Data in this exercise below:

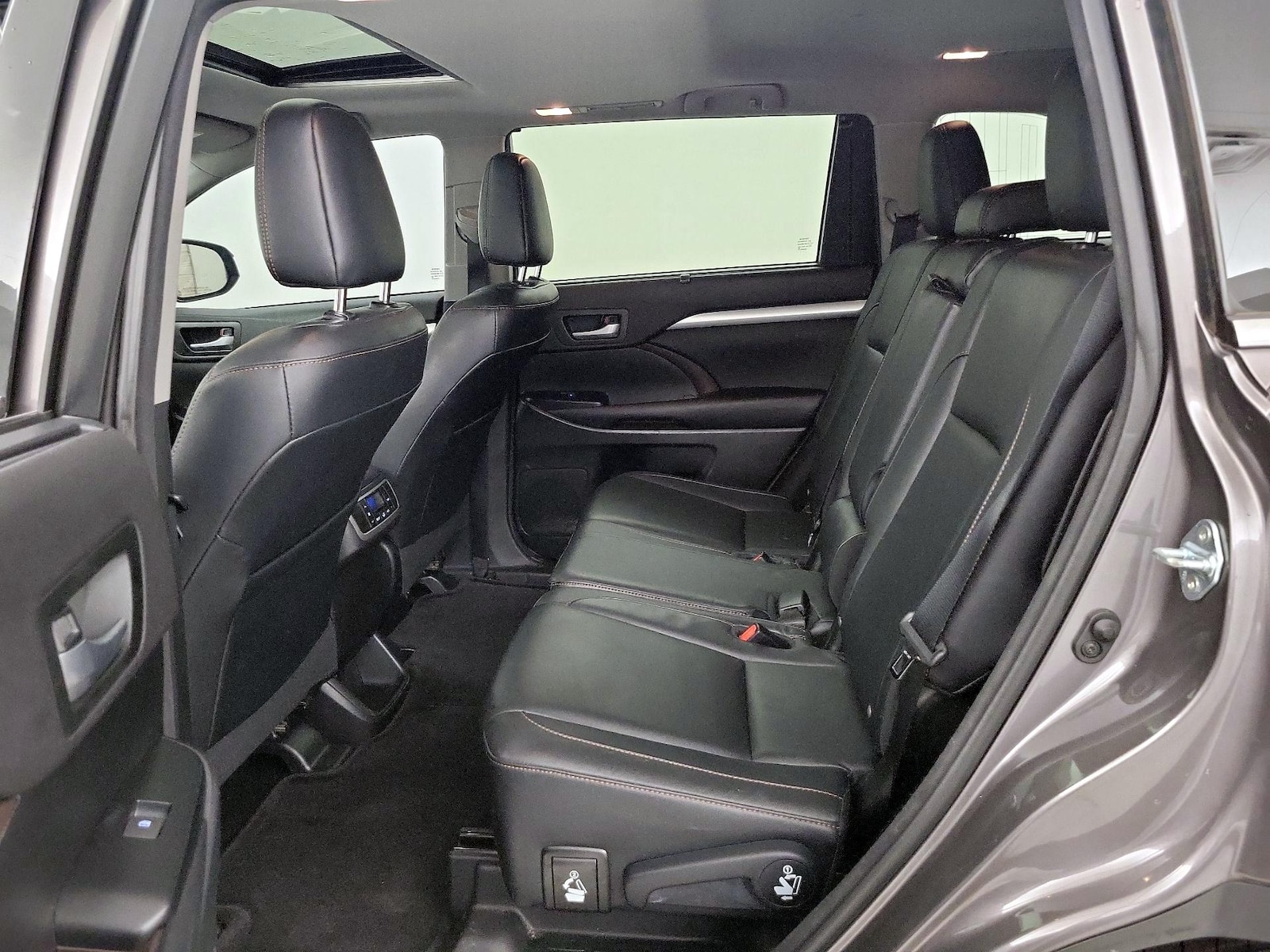 Rear Air Conditioning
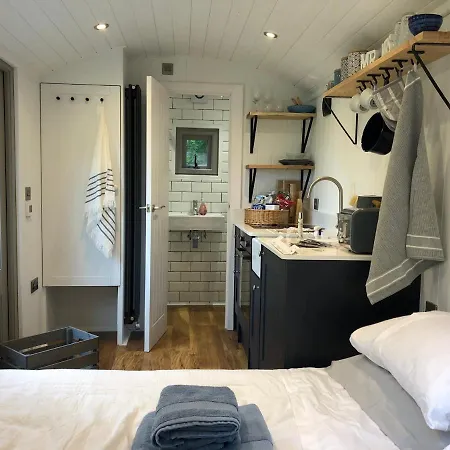 Luxury Shepherds Hut - The Sweet Pea By The *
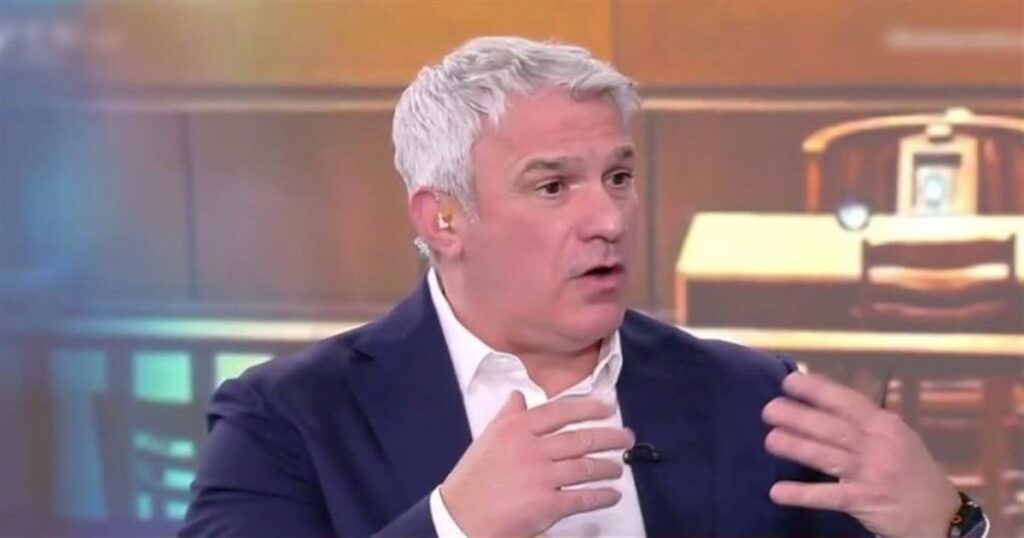 «Τα Αποκάλυψε Όλα: Το Έντονο Ξέσπασμα του Σπύρου Χαριτάτου στον Αέρα της Εκπομπής (video)»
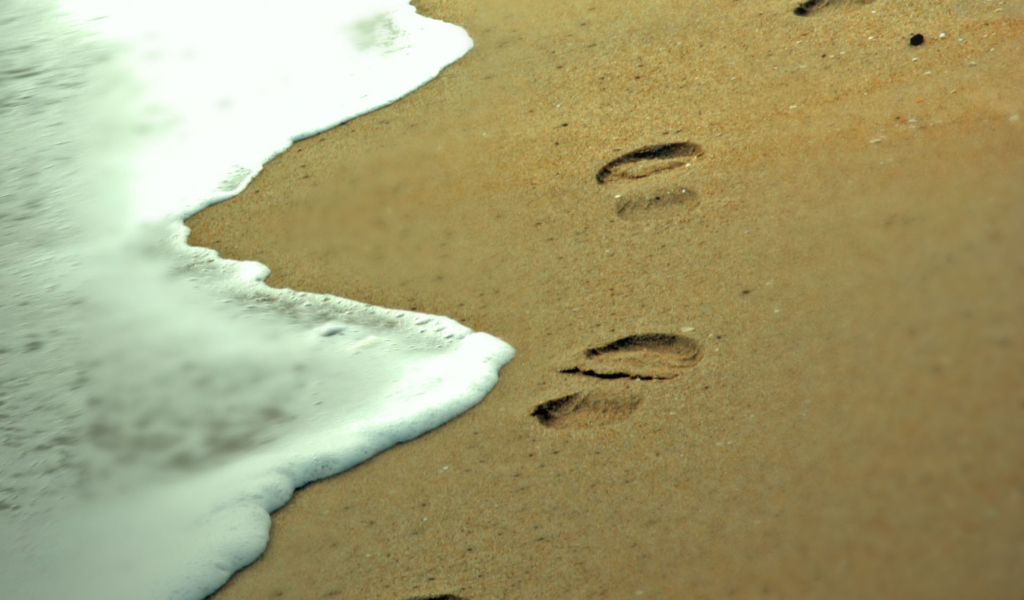 Footprints On Sand wallpaper 1024x600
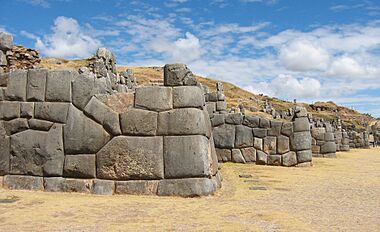 Archivo:Walls at Sacsayhuaman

End of Data in this exercise.

• _Exercise prompt_: Give the records as a Markdown table with the columns Row and Caption, numbering each line and skipping any blank ones. Leave the pictures out of the answer.

• _Response area_:
| Row | Caption |
|---|---|
| 1 |  Rear Air Conditioning |
| 2 |  Luxury Shepherds Hut - The Sweet Pea By The * |
| 3 |  «Τα Αποκάλυψε Όλα: Το Έντονο Ξέσπασμα του Σπύρου Χαριτάτου στον Αέρα της Εκπομπής (video)» |
| 4 |  Footprints On Sand wallpaper 1024x600 |
| 5 |  Archivo:Walls at Sacsayhuaman |